Check each line of the data for "species" and select those that have it.

*** Information shown ***

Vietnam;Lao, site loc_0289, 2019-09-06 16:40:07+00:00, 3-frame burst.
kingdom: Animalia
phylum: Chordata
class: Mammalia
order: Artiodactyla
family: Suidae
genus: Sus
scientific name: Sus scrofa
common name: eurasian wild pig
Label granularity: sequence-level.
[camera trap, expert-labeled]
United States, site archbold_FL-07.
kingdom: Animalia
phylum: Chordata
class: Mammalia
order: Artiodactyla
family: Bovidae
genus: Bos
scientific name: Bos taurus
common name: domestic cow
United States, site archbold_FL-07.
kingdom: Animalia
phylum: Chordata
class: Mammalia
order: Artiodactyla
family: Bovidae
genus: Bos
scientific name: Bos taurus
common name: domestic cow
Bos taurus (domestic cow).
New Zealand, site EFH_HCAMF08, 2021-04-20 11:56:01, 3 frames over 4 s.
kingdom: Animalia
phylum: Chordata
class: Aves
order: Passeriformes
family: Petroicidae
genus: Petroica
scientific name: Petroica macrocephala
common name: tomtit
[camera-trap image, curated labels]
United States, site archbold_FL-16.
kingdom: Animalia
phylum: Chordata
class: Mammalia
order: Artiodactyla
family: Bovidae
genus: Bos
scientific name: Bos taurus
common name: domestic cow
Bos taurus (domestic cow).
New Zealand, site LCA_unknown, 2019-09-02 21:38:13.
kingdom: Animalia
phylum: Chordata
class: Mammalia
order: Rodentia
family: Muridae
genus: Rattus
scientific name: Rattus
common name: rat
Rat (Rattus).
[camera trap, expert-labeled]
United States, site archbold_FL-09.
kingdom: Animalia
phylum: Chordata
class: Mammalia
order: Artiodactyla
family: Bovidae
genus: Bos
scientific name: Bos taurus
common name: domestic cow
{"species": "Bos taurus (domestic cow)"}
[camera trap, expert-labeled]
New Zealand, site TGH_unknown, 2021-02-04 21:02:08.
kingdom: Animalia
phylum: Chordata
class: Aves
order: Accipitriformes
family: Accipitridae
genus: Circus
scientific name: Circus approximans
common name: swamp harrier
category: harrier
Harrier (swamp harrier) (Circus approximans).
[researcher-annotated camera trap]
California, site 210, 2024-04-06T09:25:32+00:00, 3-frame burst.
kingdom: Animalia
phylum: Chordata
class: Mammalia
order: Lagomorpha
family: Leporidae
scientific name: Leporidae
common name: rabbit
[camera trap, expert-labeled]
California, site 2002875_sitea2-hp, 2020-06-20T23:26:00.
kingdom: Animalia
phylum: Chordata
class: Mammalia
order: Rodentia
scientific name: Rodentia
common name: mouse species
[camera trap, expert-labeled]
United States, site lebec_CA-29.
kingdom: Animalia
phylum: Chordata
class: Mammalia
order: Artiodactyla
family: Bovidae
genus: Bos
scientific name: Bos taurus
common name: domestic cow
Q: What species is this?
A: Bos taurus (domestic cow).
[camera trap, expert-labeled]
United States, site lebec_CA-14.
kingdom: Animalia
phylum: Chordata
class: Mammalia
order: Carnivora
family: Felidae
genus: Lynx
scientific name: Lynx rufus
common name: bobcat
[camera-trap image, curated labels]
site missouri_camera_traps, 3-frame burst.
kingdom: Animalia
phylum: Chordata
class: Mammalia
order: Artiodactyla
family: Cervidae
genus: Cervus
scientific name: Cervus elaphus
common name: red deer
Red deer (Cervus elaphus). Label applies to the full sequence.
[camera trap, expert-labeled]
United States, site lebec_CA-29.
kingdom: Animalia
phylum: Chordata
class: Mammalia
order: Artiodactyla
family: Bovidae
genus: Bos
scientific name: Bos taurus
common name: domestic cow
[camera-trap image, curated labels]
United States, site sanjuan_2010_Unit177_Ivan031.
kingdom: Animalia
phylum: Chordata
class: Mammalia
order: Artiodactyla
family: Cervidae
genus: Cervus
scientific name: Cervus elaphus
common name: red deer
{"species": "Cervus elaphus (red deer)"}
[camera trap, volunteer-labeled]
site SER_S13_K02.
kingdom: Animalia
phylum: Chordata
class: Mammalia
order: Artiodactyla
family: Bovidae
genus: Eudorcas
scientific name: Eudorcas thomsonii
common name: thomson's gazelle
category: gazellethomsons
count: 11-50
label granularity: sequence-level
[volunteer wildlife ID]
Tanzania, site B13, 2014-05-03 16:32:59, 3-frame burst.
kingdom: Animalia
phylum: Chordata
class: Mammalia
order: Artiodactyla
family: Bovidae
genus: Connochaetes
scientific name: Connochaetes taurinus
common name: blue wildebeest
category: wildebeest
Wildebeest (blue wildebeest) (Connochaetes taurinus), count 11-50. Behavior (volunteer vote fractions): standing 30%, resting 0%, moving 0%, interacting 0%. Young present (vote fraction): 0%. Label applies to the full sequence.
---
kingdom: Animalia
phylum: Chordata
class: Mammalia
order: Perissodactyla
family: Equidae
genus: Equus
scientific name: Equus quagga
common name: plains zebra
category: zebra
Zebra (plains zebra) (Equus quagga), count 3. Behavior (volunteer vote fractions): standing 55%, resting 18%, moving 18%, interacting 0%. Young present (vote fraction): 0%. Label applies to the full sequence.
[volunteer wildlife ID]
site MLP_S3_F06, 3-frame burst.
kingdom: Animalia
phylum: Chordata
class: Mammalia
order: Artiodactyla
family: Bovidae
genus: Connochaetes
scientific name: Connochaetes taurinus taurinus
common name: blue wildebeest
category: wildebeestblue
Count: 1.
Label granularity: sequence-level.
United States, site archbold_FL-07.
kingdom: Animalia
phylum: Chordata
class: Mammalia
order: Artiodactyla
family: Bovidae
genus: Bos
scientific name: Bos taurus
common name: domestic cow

*** End of Information shown ***

- _Answer to the problem_
{"species": "Bos taurus (domestic cow)"}
common name: mouse species
Q: What species is this?
{"species": "Cervus elaphus (red deer)"}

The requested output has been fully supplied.